[Distutils] Changing the separator from - to ~ and allow all Unicode alphanumerics in package names...
Toshio Kuratomi
a.badger at gmail.com
Sat Nov 10 06:21:39 CET 2012
On Fri, Nov 09, 2012 at 09:38:54PM -0500, Daniel Holth wrote:
> Although I think the ~ is a very ugly -, it could be useful to change the
> separator to something less commonly used than the -.
>
> It would be useful to be able to use the hyphen - in the version of a package
> (for semver) and elsewhere. Using it as the separator could make parsing the
> file name a bit trickier than is healthy.
>
items 10 and 11 of semver are problematic. Other people who consume
versions, for instance Linux distributions, have a history of using dashes
as a separator. They have to deal with stripping hyphens out of versions
that make use them.
The fact that distutils/setuptools also treats hyphens as separators is
a good thing for these audiences.
[..]
>
> If we do this, I
> would like to allow Unicode package names at the same time. safe_name(), the
> pkg_resources function that escapes package names for file names, would become
>
> re.sub(u"[^\w.]+", "_", u"package-name", flags=re.U)
>
>
> In other words, the rule for package names would be that they can contain any
> Unicode alphanumeric or _ or dot. Right now package names cannot practically
> contain non-ASCII because the setuptools installation will fold it all to _ and
> installation metadata will collide on the disk.
>
I consider the limitation of package names to non-ascii to be a blessing in
disguise. In python3, unicode module names are possible but not portable
between systems. This is because the non-ascii module names inside of a python
file are abstract text but the representation on the filesystem is whatever
the user's locale is. The consensus on python-dev when this was brought up
seemed to be that using non-ascii in your local locale was important for
learning to use python. But distributing non-ascii modules to other people
was a bad idea. (If you have the attention span for long threads,
http://mail.python.org/pipermail/python-dev/2011-January/107467.html
Note that the threading was broken several times but the subject line stayed
the same.)
Description of the non-ascii module problem for people who want a summary:
I have a python3 program that has::
#!/usr/bin/python3 -tt
# -*- coding: utf-8 -*-
import café
café.do_something()
python3 reads this file in and represents café as an abstract text type
because I wrote it using utf-8 encoding and it can therefore decode the
file's contents to its internal representation. However it then has to find
the café module on disk. In my environment, I have LC_ALL=en_US.utf8.

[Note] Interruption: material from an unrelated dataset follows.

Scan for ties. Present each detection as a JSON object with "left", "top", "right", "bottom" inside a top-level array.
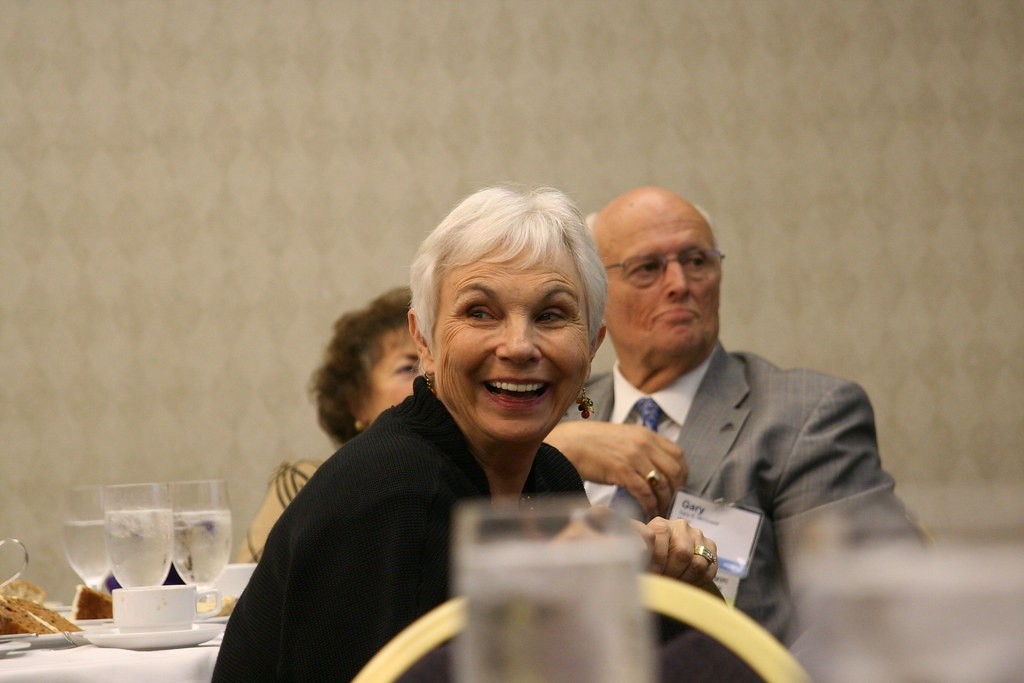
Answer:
[{"left": 606, "top": 397, "right": 664, "bottom": 523}]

python3 finds the file café.py and uses that to satisfy the import.
However, I have a colleague that does work with me. He has access to my
program over a shared filesystem (or distributed to him via a git checkout
or copied via an sdist, etc). His locale uses latin-1 (ISO8859-1) as his
encoding (For instance, LC_ALL=en_US.ISO8859-1). When he runs my program,
python3 is still able to read the application file itself (due to the piece
of the file that specifies it's encoded in utf-8) but when it searches for
a file to satisfy café on the disk it runs into probelsm because the café.py
filename is not encoded using latin-1.
Other scenarios where the files are being shared were discussed in the
thread I mentioned but I won't go into all of them in this message...
hopefully you can generalize this example to how it will cause problems on
pypi, with pre-packaged modules on the system vs user's modules, etc.